I woke up at 7:30AM after trying to sleep in. I called the STC bus company to see what time the buses to Cape coast run, and the woman kindly informed me that they run at 7:30AM and 3:30PM Monday through Saturday and at 9:30AM and 3:30PM on Sundays. After I hung up I looked at the time- 7:32AM. I considered going later in the day, but realized I would be going to sleep and come back. So, I got my tourist book out of my suitcase and pondered. I stumbled upon the section pertaining to the road between Accra and Lake Volta. It seemed interesting. The towns of Kpong (pronounced Pohm) and Somanya had bead factories and markets and Akosombo had great views of the lake. And so I decided to go to these places.

I had breakfast, packed my day purse (including tourist book), and asked Hayford for directions to Somanya. He wrote them in my journal, and then walked me to the road to get a shared taxi to the town of Kwabenya. The taxi driver was kind enough to show me where trotros to Madina, my next stop, could be found. I stood for a while, confused about how to know where the trotros went, and eventually one that had a sign for Madina in its front window pulled up. I got on, hoping that it would cost very little (I had only GHC20; appx $15) and started my adventure. The trotro only cost 50 pesewas. When I got off at the lorry station, the mate (man who collects the money, opens the doors, and loads the trunk) told me I had gone too far. He gave me directions that I didn’t follow (something about turning left at the next road and right at the building…) and ran to catch up with the leaving trotro. What I needed was Madina Station.

I walked following a line of trotros and found a paved road. I used common sense to guess that the town’s major station would be on its paved road. I asked a man selling phone cards where it was and he pointed behind him. I was right, if I had walked 10 feet further down the road I would have seen it.

Trotro stations are cleared areas, sometimes with signs placed around the space for different destinations, that have dozens of vendors and loud music. This particular one had a little building in the middle of it, and so I set off for that. The men there pointed me in the direction of the trotros to Somanya, and I bored through a crown of women to get a seat on the bus. I sat in the back row next to a college-aged student who was kind enough to find out how much the drive would cost. It was 1.80, which was much cheaper than I expected.

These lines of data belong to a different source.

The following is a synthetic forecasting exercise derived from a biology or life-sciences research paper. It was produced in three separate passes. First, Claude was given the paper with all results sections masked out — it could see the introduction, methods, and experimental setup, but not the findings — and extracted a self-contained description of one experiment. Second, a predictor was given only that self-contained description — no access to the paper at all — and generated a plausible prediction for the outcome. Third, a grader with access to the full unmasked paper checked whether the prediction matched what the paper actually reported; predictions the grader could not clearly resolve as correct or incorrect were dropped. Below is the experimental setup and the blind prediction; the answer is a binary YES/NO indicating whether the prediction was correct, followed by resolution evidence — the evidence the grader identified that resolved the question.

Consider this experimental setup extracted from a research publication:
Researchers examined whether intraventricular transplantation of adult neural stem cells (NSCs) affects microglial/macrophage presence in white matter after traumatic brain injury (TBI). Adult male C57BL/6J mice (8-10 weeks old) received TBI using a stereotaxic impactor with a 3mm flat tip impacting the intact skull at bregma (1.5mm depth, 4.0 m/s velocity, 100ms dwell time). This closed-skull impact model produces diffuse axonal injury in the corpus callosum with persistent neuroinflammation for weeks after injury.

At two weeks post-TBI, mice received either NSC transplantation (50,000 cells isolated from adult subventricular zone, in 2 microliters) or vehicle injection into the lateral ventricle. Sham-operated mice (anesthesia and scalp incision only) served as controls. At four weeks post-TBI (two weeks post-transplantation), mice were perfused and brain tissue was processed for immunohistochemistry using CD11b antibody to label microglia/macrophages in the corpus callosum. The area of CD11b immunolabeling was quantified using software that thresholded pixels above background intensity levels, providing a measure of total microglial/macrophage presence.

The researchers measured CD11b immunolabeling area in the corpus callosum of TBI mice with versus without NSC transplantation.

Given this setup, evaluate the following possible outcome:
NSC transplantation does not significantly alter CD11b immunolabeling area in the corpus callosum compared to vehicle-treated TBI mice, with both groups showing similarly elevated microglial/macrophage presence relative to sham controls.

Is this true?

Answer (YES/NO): NO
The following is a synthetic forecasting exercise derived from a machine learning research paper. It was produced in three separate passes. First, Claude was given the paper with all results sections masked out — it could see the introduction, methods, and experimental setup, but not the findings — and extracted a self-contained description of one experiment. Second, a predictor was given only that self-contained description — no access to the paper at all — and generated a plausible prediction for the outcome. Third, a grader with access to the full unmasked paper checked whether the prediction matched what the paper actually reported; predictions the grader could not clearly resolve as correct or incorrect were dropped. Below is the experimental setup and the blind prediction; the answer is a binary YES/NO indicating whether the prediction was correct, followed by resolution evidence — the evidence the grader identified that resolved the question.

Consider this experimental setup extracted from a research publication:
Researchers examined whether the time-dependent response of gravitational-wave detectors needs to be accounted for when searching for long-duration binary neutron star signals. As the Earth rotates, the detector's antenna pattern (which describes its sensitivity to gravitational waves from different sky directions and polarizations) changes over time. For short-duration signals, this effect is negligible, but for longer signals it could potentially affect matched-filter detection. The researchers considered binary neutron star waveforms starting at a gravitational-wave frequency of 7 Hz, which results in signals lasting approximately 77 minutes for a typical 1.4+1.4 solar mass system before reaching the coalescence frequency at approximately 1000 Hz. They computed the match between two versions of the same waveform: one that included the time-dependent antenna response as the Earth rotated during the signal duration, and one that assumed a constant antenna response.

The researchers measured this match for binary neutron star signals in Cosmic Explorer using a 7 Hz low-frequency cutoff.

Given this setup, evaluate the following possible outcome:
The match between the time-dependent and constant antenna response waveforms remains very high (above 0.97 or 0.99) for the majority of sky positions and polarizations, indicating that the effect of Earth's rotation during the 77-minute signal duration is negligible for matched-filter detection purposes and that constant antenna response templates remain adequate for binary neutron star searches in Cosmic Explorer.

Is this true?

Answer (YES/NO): YES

The drive was beautiful. Just like when I traveled to Kumasi, the terrain quickly changed into hilly forests with mango and orange trees lining the road. We passed numerous small villages and upscale hotels. In one town I saw a taxi named “Holy Jesus” and in another a store named “Stomach Shopping Center”. At one point in the journey shallots fell on my head from the sack in the trunk space behind me (keep in mind that the ‘trunk space’ is just the back part of the van that no more seats could be fit in; the back doors were tied partially open because the sacks couldn’t really fit). Eventually we got to Somanya, where I looked for vendors selling beads. I figured, the town is very big, so I want to get off as close to what I am looking for as possible. I didn’t see any. In the market section there were clothes and vegetables and on the outskirts there were metal items. I decided to keep going with the trotro. It cost an additional 20 pesewas to go to Kpong, which had more of the same things. I got off the trotro and wondered aimlessly for a bit (I’ve gotten very good at pretending to be deaf when people yell for my attention) looking at what people were selling until I got to the end of the town. A trotro stopped on the opposite side of the road and asked where I was going. Naturally, I said Akosombo (I figured since bead shopping was a bust I would go see the lake). He said to get in and so I did. I handed the mate a five note and he stared at me oddly. After some time he gave me four Cedi back with another weird look, and I knew he was considering ripping me off. After a few more seconds he handed me 40 pesewas and I gave him a knowing smile. I think it was supposed to cost 50 pesewas, but I wasn’t going to argue with him. Had I known they would kick me off in the town before Akosombo, however, I would have put up more of a fight.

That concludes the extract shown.